Les migrants, des « infiltrés illégaux »
Plus de 90 % des demandeurs d’asile en Israël viennent d’Érythrée ou du Soudan. Mais le Premier ministre israélien, Benjamin Netanyahou, considère que ces migrants sont des ‘ »infiltrés illégaux ». Le gouvernement israélien estime qu’environ 60 000 personnes ont franchi la frontière israélo-égyptienne entre 2006 et 2013, avant qu’un mur ne soit érigé en 2013. À l’issue d’un conseil des ministres le 3 janvier 2018, Benjamin Netanyahou a assuré avoir déjà expulsé « environ 20 000 » personnes et ajouté que sa « mission » était désormais de « mettre le reste dehors ».
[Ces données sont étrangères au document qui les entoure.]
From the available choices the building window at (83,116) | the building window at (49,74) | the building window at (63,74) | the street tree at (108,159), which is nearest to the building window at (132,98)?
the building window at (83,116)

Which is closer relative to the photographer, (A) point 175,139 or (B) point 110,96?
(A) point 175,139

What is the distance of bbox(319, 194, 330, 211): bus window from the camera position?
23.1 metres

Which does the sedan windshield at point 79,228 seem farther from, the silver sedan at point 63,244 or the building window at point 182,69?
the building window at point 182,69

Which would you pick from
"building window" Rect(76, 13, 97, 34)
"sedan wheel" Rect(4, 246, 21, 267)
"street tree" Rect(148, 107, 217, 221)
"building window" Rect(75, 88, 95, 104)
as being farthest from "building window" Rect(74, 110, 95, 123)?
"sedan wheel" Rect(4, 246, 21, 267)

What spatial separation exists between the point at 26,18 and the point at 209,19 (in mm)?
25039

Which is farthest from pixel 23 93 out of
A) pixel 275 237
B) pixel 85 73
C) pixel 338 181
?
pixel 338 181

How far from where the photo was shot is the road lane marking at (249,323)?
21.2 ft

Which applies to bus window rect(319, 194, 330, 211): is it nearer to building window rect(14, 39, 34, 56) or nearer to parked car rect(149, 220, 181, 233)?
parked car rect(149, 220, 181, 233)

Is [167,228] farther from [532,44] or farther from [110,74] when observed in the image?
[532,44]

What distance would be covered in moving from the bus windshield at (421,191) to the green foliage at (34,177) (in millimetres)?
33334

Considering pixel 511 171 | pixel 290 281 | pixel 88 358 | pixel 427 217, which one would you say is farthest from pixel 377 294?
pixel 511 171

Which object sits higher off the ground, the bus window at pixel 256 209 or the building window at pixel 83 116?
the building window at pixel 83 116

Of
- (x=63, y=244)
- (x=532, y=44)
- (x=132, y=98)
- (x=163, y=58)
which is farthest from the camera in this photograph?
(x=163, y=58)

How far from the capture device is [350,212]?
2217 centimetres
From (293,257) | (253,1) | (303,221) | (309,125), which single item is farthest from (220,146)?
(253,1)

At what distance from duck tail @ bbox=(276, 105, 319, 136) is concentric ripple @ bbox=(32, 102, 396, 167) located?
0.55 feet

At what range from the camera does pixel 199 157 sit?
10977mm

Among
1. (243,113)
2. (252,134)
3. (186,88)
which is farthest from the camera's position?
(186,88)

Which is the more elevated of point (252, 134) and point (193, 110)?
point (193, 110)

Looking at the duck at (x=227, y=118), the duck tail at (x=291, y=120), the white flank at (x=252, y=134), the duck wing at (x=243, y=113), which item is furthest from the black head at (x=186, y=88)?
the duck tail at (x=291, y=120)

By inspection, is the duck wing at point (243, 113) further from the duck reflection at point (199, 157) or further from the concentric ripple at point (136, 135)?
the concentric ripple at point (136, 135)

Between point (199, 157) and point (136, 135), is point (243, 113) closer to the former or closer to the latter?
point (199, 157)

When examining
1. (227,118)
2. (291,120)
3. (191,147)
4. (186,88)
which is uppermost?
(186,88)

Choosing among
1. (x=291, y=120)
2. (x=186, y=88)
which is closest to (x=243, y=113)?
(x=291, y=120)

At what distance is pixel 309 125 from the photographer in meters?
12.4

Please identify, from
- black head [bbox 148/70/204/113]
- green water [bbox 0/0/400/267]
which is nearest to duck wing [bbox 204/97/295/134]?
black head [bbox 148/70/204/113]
L’organisation « Hotline for Refugees and Migrants » (HRM), qui défend les droits des migrants et des réfugiés en Israël, affirme que le processus de demande d’asile est simplifié pour les Ukrainiens et les Géorgiens. Au cours de la première moitié de l’année 2017, les autorités israéliennes ont enregistré 5 718 demandes d’asile de la part d’Ukrainiens, contre seulement 703 sur l’ensemble de l’année 2015.
Israël n’a cessé de compliquer le parcours des migrants. Un rapport de HRM explique ainsi comment chaque candidat n’ayant pas pu déposer sa demande se voit remettre un bout de papier sur lequel est inscrite une date, à laquelle il est censé revenir au bureau de l’immigration. Or, ce papier, ni officiel ni signé, n’accorde aucun droit au demandeur : si le visa de la personne expire avant la date indiquée dessus, elle est susceptible d’être arrêtée et placée en détention.
Selon le Haut-Commissariat des Nations unies pour les réfugiés, il y a environ 27 500 demandeurs d’asile érythréens et 7 800 soudanais en Israël. Depuis 2009, seules huit demandes d’asile présentées par des personnes originaires de ces pays ont été acceptées.